Today, the Internet was born.
It was all about surviving nuclear war. In the 1950s, while school kids were taught to duck under the cover of their desks, and luxury bomb shelters for government elites were built outside Washington, DC, the Defense Department was worried about maintaining America’s ability to shoot back after suffering a first strike. You see, targeting and launching nuclear missiles relies heavily on data and communications, so the Department’s Advanced Research Projects Agency got to work figuring out how computers could link together to help us obliterate some Russians if they ever dared to obliterate some of us.
By the late 1960s, a system was ready to test, using novel new technology devices like Interface Message Processors, or routers, and connecting them as receivers, transmitters, and forwarders of data to form a net.
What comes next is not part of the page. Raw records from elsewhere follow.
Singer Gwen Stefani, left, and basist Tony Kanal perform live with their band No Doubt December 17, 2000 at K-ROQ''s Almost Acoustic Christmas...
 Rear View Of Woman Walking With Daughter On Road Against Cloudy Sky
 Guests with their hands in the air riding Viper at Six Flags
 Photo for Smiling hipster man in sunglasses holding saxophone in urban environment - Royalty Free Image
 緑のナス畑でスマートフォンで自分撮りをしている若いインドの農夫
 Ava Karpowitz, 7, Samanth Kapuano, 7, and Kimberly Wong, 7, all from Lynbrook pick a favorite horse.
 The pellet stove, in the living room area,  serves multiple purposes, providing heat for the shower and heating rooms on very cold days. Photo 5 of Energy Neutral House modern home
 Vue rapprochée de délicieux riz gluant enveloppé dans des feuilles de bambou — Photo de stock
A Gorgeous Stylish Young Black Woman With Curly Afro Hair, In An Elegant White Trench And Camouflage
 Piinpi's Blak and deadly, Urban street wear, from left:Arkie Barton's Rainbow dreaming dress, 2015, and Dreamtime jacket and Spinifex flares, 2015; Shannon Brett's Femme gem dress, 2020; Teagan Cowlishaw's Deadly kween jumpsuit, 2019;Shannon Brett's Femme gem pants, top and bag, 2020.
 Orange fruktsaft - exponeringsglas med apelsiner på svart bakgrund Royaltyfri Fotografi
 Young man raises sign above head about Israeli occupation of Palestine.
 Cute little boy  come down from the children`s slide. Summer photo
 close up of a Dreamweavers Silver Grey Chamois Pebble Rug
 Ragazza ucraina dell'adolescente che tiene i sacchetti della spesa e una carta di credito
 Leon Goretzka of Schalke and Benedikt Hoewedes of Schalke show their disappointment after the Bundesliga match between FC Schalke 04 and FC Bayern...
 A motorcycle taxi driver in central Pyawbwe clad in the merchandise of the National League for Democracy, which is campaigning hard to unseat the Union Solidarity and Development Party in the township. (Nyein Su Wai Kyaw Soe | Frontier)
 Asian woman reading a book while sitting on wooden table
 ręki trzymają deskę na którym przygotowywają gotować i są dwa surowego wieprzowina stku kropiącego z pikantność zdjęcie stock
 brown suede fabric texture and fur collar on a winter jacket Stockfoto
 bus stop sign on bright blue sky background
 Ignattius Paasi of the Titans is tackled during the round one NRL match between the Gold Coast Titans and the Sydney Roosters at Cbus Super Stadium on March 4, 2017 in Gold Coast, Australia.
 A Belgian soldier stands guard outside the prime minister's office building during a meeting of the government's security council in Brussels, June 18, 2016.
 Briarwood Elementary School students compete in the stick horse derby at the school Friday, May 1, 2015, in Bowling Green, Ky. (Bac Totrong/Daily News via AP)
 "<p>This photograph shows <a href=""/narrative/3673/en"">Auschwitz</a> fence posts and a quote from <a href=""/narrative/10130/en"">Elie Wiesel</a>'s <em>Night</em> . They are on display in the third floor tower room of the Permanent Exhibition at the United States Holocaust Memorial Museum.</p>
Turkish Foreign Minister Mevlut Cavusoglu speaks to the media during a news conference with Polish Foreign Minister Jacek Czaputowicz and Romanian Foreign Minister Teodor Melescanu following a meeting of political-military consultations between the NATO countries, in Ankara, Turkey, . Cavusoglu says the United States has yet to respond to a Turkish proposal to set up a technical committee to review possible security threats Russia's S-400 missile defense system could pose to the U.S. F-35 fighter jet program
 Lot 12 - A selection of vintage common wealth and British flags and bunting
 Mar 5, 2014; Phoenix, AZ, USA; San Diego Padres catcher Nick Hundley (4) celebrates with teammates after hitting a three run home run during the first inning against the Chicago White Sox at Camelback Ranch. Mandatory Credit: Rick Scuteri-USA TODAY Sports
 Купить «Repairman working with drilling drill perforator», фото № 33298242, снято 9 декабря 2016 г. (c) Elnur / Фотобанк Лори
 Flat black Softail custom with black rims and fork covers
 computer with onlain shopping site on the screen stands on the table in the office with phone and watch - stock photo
The original ARPANET included four locations, three at California universities, and one in Utah (where computer pioneer Ivan Sutherland had moved from Caltech). While the first transmission occurred a few weeks earlier — the UCLA computer on which the message “login” was being typed crashed mid-word, so the first communication was “lo” — the first committed ARPANET link was established between UCLA and Stanford on this day in 1969. Years later, the linkages would grow geometrically, and the network would morph into the consumer Internet. Many of its founders would deny any basis for their invention in the doomsday scenarios of the Cold War (which were nearly 20 years old by the time ARPANET became permanent).
Discoveries and innovations are always reliant on a variety of different and sometimes conflicting (or forgotten) prompts and impulses.